Les autres indices à prendre en compte : pas seulement une question d’apparence
1. L’édition et la rareté
Toutes les éditions de poche ne se valent pas. Certaines tirages – premières impressions, éditions épuisées, couvertures anciennes – peuvent prendre de la valeur avec le temps. Selon L’Obs, un exemplaire du premier tirage « Le Petit Prince » format poche publié par Gallimard en 1959 peut aujourd’hui atteindre jusqu’à 40 euros, même d’occasion, contre 5 pour une impression plus récente.
- Repérez les mentions « Première édition » ou « Première impression »

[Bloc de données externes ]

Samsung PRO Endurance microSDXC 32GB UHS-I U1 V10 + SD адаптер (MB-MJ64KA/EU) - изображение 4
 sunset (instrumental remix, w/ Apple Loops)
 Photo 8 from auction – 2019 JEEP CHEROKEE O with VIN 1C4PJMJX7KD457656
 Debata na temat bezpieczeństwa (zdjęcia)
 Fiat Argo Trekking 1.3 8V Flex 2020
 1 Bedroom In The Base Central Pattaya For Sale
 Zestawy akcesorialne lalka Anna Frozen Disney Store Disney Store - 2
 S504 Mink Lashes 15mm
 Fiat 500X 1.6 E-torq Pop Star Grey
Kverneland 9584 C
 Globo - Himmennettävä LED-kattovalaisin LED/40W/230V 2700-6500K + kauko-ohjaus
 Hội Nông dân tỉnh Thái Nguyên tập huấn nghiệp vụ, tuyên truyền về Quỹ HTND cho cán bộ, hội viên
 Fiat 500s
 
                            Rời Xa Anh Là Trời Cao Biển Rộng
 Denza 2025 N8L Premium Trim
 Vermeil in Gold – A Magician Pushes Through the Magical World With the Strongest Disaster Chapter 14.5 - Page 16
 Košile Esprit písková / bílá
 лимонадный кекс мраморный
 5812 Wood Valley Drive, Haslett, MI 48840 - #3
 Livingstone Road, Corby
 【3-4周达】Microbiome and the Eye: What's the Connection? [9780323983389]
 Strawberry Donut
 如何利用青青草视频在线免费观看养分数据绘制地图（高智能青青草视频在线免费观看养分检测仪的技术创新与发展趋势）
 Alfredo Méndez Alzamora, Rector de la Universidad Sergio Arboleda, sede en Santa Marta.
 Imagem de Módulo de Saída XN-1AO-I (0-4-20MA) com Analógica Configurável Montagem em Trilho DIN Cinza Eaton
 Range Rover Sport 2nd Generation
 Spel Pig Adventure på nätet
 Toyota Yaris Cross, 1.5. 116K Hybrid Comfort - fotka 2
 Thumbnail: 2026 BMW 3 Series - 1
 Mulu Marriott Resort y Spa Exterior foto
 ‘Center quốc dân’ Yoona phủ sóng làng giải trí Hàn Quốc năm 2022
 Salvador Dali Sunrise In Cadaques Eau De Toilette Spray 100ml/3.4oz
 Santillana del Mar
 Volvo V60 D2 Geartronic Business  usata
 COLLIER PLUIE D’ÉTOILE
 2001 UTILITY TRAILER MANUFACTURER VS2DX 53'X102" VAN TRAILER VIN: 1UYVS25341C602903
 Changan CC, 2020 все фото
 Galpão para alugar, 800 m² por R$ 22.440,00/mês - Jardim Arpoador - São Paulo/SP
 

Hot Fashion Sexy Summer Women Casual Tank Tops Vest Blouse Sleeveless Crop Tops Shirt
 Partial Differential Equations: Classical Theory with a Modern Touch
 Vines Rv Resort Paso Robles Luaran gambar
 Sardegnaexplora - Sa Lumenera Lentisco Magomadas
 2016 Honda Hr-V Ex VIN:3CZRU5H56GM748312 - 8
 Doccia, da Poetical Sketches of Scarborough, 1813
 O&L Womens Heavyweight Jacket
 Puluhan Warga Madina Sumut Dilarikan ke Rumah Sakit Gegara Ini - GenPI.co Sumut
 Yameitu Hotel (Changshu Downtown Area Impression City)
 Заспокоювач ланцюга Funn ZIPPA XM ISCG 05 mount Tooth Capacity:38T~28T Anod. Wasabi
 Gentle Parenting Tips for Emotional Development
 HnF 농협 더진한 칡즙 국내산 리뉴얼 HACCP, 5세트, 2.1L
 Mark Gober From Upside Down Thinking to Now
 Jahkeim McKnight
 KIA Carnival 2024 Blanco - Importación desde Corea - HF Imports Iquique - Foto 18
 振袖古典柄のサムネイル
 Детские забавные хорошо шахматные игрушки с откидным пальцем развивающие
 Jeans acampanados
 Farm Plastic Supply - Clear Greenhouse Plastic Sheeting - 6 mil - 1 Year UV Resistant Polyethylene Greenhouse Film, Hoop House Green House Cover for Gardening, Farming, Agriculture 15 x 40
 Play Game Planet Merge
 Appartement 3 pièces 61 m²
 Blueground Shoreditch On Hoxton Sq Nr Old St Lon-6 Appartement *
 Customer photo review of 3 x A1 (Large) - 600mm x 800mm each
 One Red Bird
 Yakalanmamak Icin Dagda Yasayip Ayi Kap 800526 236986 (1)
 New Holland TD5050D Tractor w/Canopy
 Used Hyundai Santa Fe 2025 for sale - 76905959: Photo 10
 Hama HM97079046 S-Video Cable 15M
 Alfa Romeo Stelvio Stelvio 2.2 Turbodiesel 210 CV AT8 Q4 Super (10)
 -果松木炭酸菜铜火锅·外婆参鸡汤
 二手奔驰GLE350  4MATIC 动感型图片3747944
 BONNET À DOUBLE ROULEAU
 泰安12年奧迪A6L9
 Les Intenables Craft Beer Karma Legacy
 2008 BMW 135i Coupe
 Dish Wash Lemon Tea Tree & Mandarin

- Regardez la date d’impression sur les toutes premières pages
- Cherchez les couvertures atypiques ou les erreurs d’impression (c’est rare mais recherché !)
2. La disponibilité actuelle en rayon
Certaines références, épuisées chez l’éditeur ou non rééditées depuis longtemps, se vendent à prix d’or sur des plateformes comme Vinted, LeBonCoin ou eBay. Un exemple marquant : l’édition Pocket 1996 du « Joueur d’échecs » de Stefan Zweig peut se vendre 4 à 5 fois le prix du neuf si elle est en bon état, car elle n’est plus rééditée sous cette forme.
- Comparez rapidement sur des sites comme Place de la Librairie ou Amazon
- Utilisez des applis de scan de code-barres (type Livraddict) pour vérifier la disponibilité sur le marché
3. Les bonus : pages liminaires, illustrations, préfaces
Certains livres de poche anciens proposent des préfaces ou des illustrations aujourd’hui disparues dans les rééditions récentes. Ce sont parfois des petits détails, mais pour les collectionneurs ou les amoureux d’objets littéraires, c’est un vrai plus. Les éditions « Folio Junior » des années 80/90 sont recherchées pour leurs illustrations originales, par exemple.